SOAL A:
Jawablah pertanyaan berikut berdasarkan bacaan tentang perampasan tanah di Myanmar.
(i) Menurut laporan Departemen Pertanian Myanmar pada Januari 2010, sekitar berapa perusahaan menguasai lahan?
(ii) Sejak tanggal berapa pipa minyak mulai beroperasi?
(iii) Berapa persen saham CNPC dalam konsorsium pengelola jaringan pipa gas?
SOAL B:
Teruskan bacaan tentang perampasan tanah di Myanmar mulai dari kalimat terakhirnya.

═══ BACAAN UNTUK DITELAAH

Di bawah bekas rezim militer, perampasan tanah menjadi praktik umum dan sulit untuk dibantah. Pemerintahan terutama militer bisa memanfaatkan lahan pertanian dalam skala besar dan umumnya tidak memberi ganti rugi terhadap kaum tani kecil. Selain untuk membangun pangkalan militer, kantor pemerintahan, tujuan komersial oleh militer, perampasan tanah tersebut juga digunakan untuk proyek infrastruktur dan dijual kepada swasta. Kendati rakyat protes, militer mengabaikannya. Bahkan militer tidak segan-segan menggunakan senjata untuk “mematikan” protes dan perlawanan rakyat Myanmar itu.

Departemen Pertanian Myanmar pada Januari 2010 melaporkan, sekitar 216 perusahaan menguasai sekitar 1,75 juta hektare lahan. Dari jumlah tersebut 708.200 hektare merupakan konsesi. Sebagian konsesi ini terjadi di daerah-daerah perbatasan dengan Tiongkok yang merupakan bagian dari negara bagian Kachin dan Shan. Juga di sepanjang perbatasan dengan Thailand di negara bagian Karen dan Mon. Militer menancapkan kekuasaannya di wilayah-wilayah ini terutama karena acap mendapat perlawanan dari Kachin Independent Army serta Shan Independent  Army. Kachin disebut daerah yang kaya akan batu mulia dan sumber mineral.

Sejak 1990-an
Beberapa lembaga hak asasi manusia seperti HRW, Karen Human Rights Group (KHRG), the Shan Human Rights Foundation (SHRF), the Human Rights Foundation of Monland (HURFOM), and Earth Rights International (ERI) mendokumentasikan perampasan tanah sejak 1990-an. Seperti di wilayah-wilayah lainnya, perampasan tanah di negara bagian Rakhine juga meningkat pesat. Perampasan tanah warga Rohingya itu sebagian besar digunakan untuk proyek infrastruktur, agribisnis, pariwisata, fasilitas industri dan jaringan pipa gas.

Jaringan pipa gas di wilayah itu mulai beroperasi sejak Juli 2013 yang menghubungkan Kyauk Phyu ke perbatasan Tiongkok sepanjang 803 kilometer dengan kapasitas 193,6 juta kubik kaki per hari. Sementara untuk pipa minyak mulai beroperasi sejak 1 Desember 2013 dengan kapasitas 400 ribu barrel per hari. Pengelola jaringan pipa gas ini adalah konsorsium dengan komposisi kepemilikan saham 50,9 persen CNPC (Tiongkok), 25,04 persen Daewoo International (Korea), 8,35 persen ONGC (India), 7,37 persen MOGE (Myanmar), 4,17 persen GAIL (India) dan 4,17 persen investor swasta lainnya.

══════
═══ CUPLIKAN DATA

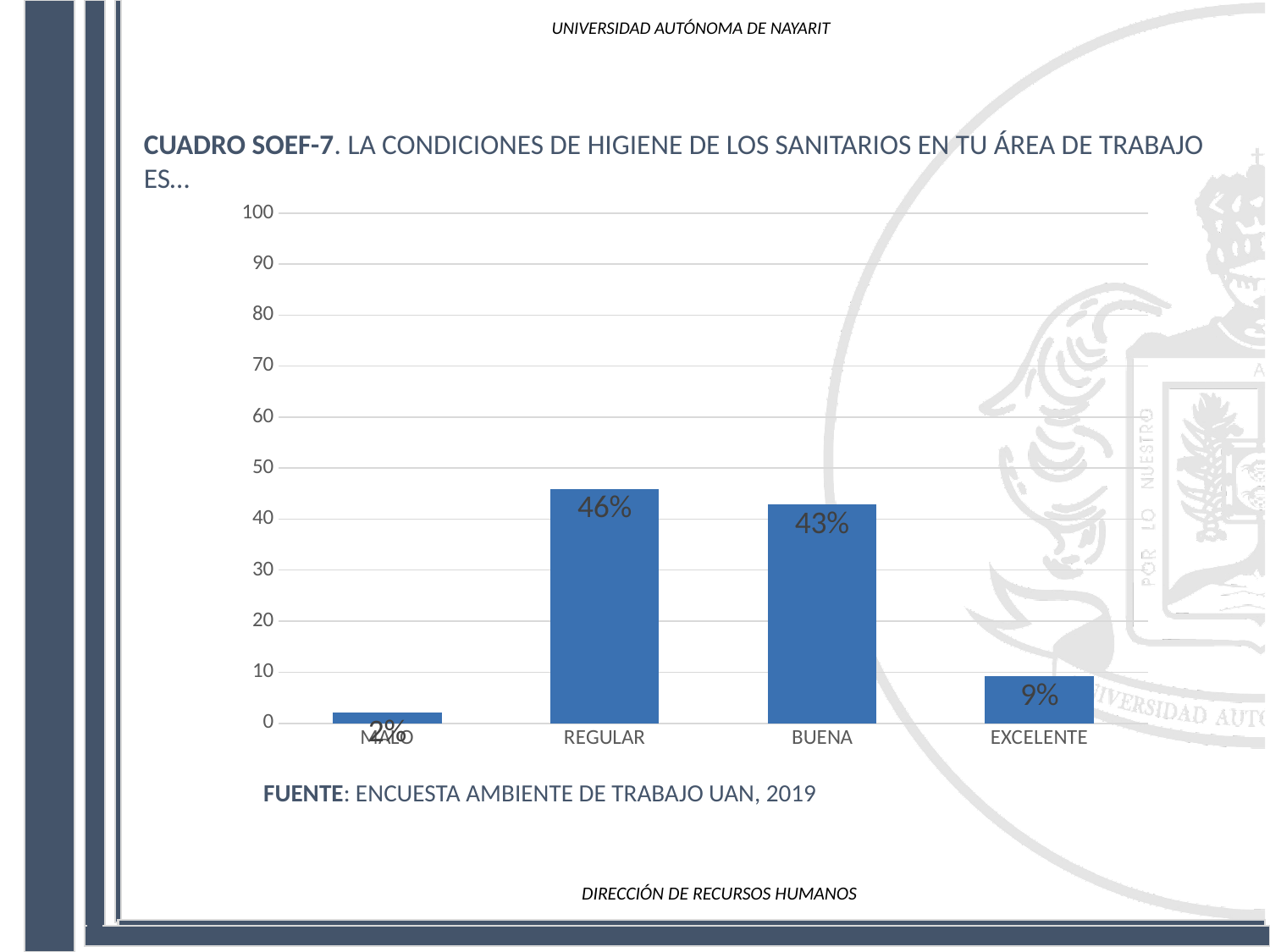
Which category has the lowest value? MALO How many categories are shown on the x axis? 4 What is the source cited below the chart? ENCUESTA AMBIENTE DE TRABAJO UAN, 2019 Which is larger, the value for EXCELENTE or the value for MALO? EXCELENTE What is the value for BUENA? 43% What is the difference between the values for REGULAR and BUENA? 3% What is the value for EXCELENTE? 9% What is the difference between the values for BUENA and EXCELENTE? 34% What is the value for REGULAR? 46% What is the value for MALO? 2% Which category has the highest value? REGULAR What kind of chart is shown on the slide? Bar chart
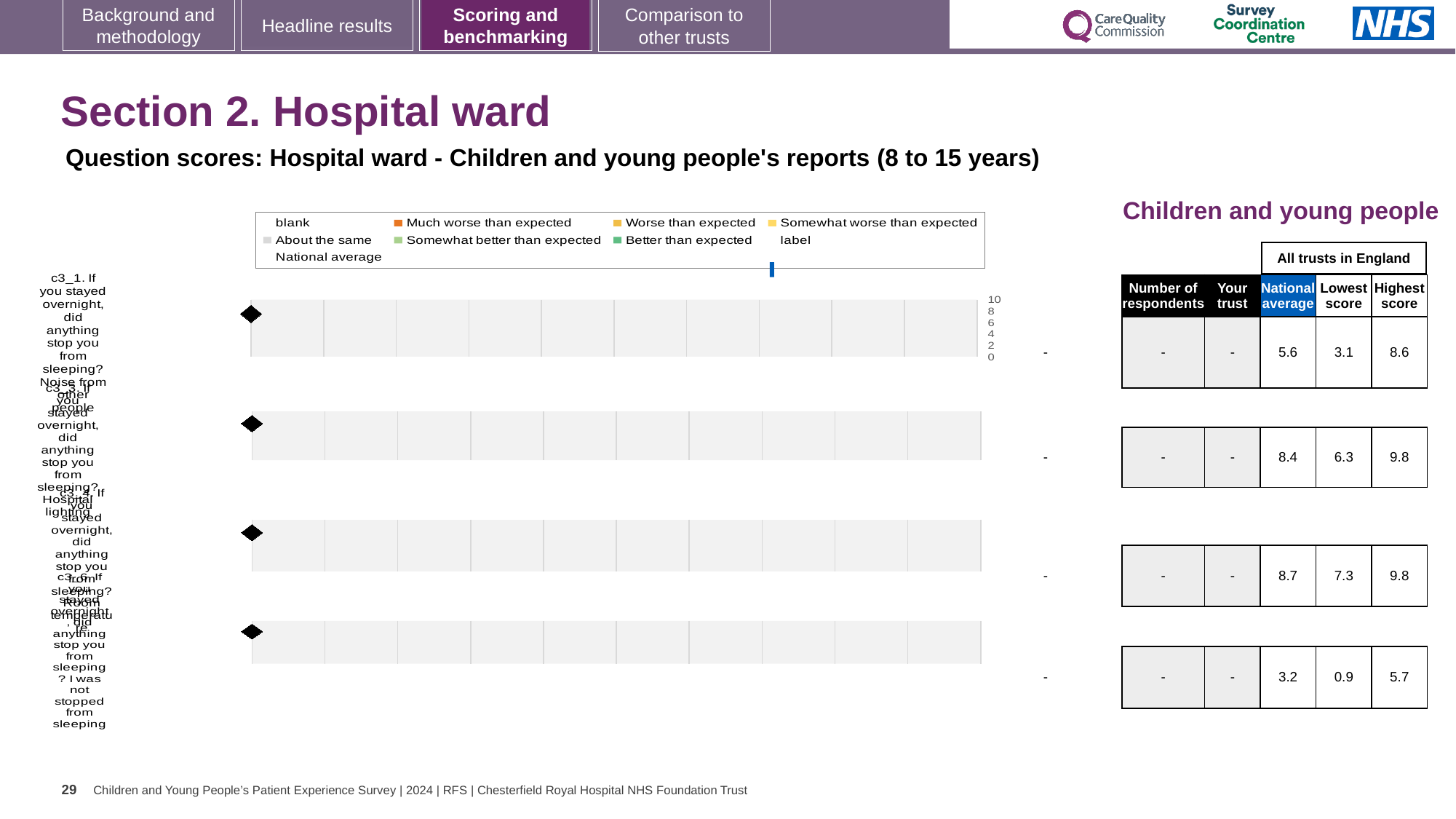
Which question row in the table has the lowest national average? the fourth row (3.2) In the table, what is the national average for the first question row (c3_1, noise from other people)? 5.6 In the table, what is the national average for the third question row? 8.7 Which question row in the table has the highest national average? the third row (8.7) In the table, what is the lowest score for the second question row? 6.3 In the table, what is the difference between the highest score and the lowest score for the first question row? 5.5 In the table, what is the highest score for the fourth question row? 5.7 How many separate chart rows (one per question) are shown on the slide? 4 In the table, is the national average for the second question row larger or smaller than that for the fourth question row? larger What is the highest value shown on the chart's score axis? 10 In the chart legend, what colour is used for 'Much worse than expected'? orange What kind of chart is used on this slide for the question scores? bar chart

══════

KOTAK JAWABAN A:
(i) Sekitar 216 perusahaan.
(ii) Sejak 1 Desember 2013.
(iii) 50,9 persen.

KOTAK JAWABAN B:
Kemudian, di Semenanjung Rakhine, blok-blok minyak dan gas yang dikuasai perusahaan-perusahaan swasta asing diperkirakan memiliki cadangan sebesar 7,836 triliun kaki kubik gas dan 1,379 miliar barel minyak – yang beberapa blok di antaranya berproduksi sejak 2013. Blok-blok baru akan ditawarkan pada tahun ini sebagai temuan baru dan beberapa blok lain telah jatuh tempo pada tahun ini. Masih banyak sumber daya alam lainnya yang berada di wilayah suku Rohingya. Perlawanan rakyat terhadap keganasan kekuatan modal itu tidak hanya berasal dari ARSA yang Islam, tapi juga Arakan Independen Army yang Budha.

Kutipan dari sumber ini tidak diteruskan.